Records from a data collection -
--*--

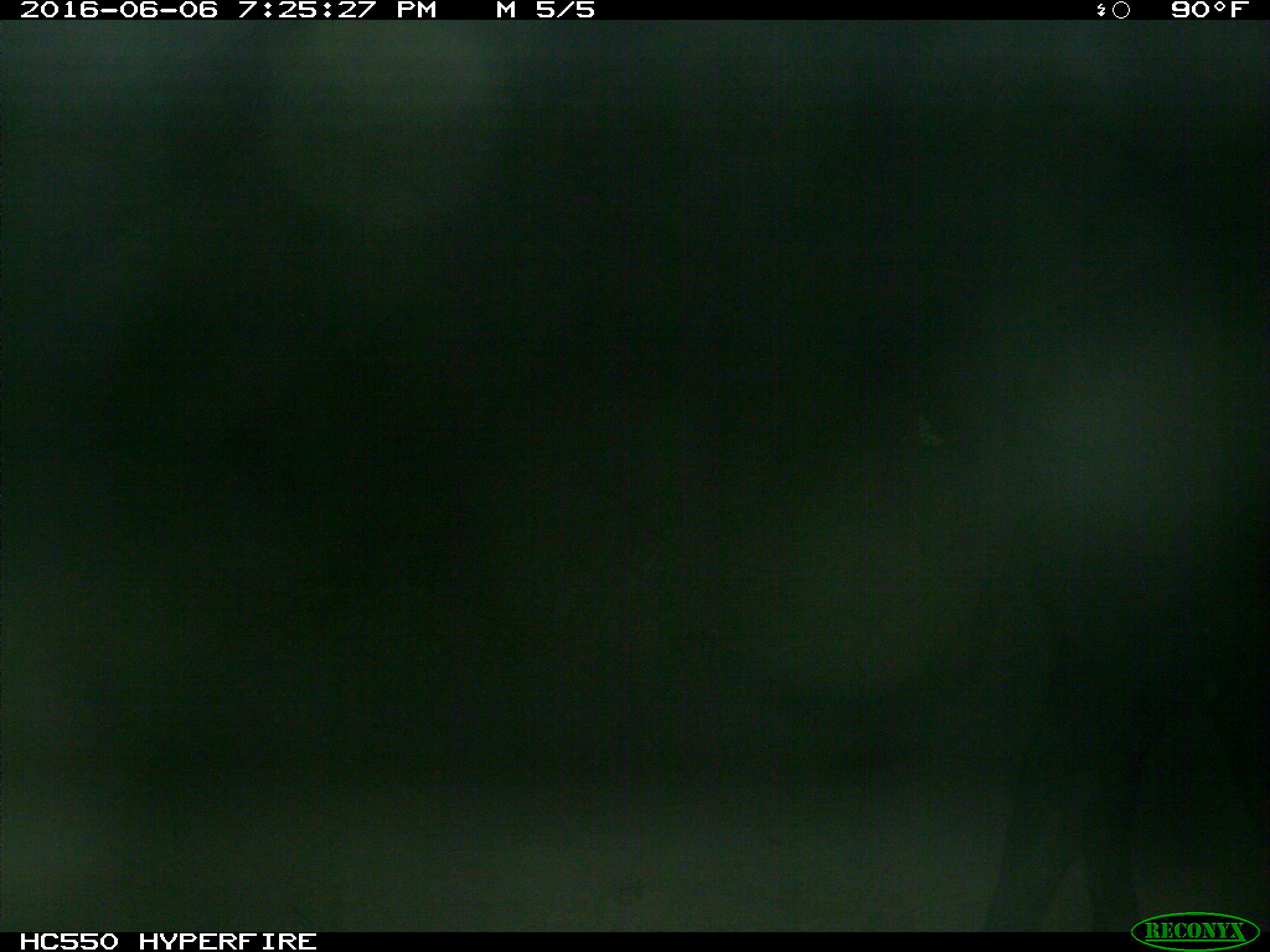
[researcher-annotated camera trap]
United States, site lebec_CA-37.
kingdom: Animalia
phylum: Chordata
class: Mammalia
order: Artiodactyla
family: Bovidae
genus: Bos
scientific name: Bos taurus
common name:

--*--

AIM OF THE TASK -
All lines from the one with "kingdom: Animalia" through the end of the data must be repeated exactly, and nothing else may be repeated.

ANSWER TO THE EXERCISE -
kingdom: Animalia
phylum: Chordata
class: Mammalia
order: Artiodactyla
family: Bovidae
genus: Bos
scientific name: Bos taurus
common name:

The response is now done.